Una vida arañando carbón, sorteando el peligro y acumulando polución. Ese fue el sacrificado camino de José hasta la anhelada jubilación. Pero los indiscretos rayos X y un galeno sin rodeos trastocaron el guión. Cambió su mirada, llegaron otros tiempos y de la naturaleza amiga rebrotó la esperanza. Evelia Gómez eleva a lo universal lo que hubiera sido una existencia minera cualquiera. José, no cabe duda, forma parte de nuestra genealogía minera.

  EL MINERO Y LA TIERRA

 

Bien podía empezar como el cuento clásico: Érase una vez…

En un pueblo de la Cuenca Minera Asturiana, vivía José, al que después de muchos años picando carbón en la mina, le llegó la edad de su jubilación.

A pesar del mucho tiempo respirando polvo y gases nocivos, conservaba  el aspecto saludable de un hombre fuerte y curtido. Solo ensombrecía su salud una tos cavernosa que le atacaba por las mañanas, pero que, después de un buen tazón de café, le pasaba sin apenas dejar secuelas, hasta el día siguiente.

Con el deseo de empezar lo mejor posible esta nueva etapa de jubilado, decidió consultar al médico para que dictaminase sobre su salud, ya que aquella tos empezaba a preocuparle.

Era media mañana cuando José emprendió el camino desde su casa, situada a la mitad de  una ladera, hasta la parte baja del pueblo. La niebla ya se iba disipando valle arriba y dejaba entrever la incipiente primavera en las primeras flores de los cerezos y el esplendoroso amarillo de las mimosas. Bajaba José a paso rápido. Nunca caminó despacio. Llevaba puesto el traje azul, reservado para días especiales y una camisa blanca. Llegó al barrio de La Cuadriella, atravesó la plaza y se dirigió al Hospitalillo Minero, situado detrás de la iglesia de Santa Bárbara.

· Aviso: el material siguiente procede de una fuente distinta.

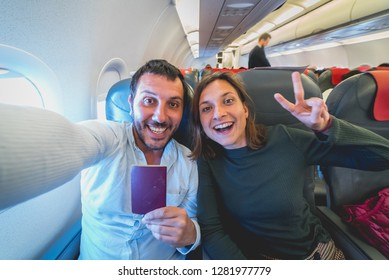 happy crazy couple take selfie on the airplane during flight before landing.They are a man and a woman, smiling and showing passport. Traveling around the world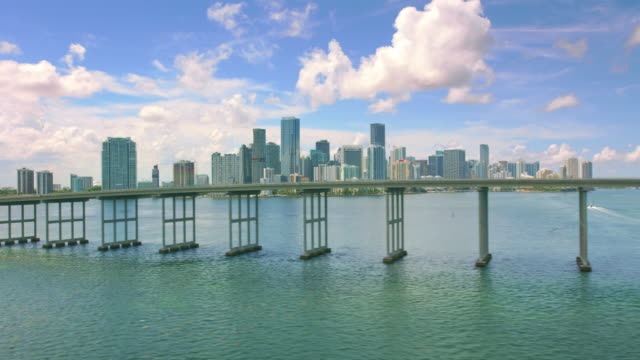 aerial rickenbacker causeway with downtown miami skyline - south beach stock videos & royalty-free footage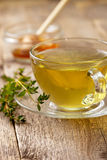 Thyme tea in glass cup Royalty Free Stock Photos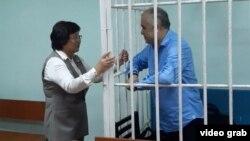 Бывший президент Кыргызстана Роза Отунбаева разговаривает в зале суда с арестованным оппозиционным политиком Омурбеком Текебаевым. Бишкек, 22 июня 2017 года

Una puerta entreabierta en la fachada principal daba entrada al vestíbulo. Un conserje le llevó hasta sala de consultas. Allí estaba el médico que al verlo, le mandó pasar. José saludó:

-Buenos días, don Carmelo.

-Buenos días, José. Te esperaba. Pasa y deja en esta percha la chaqueta y la camisa.

Lo colocó tras la pantalla de rayos X, luego lo auscultó, le tomó la tensión, hizo pruebas de esfuerzo… José seguía las indicaciones al pie de la letra. Don Carmelo miraba radiografías y demás análisis. Y anotaba. Una luz tamizada y blanquecina entraba por los ventanales y daba a la estancia el aspecto irreal de un fotograma de cine en blanco y negro.

Don Carmelo tenía ya sobre su mesa las conclusiones de las exploraciones realizadas. Con gesto amable pero con una evidente preocupación, le dijo:

- Siéntate, por favor.

 Tomó asiento José sin apartar sus ojos del médico.

-Te voy a dar mi diagnóstico. ¿Estás dispuesto a escucharlo?

-Sí. Contestó resueltamente y al decirlo se puso en pie. Firme, como el soldado que se cuadra bajo la orden de su capitán.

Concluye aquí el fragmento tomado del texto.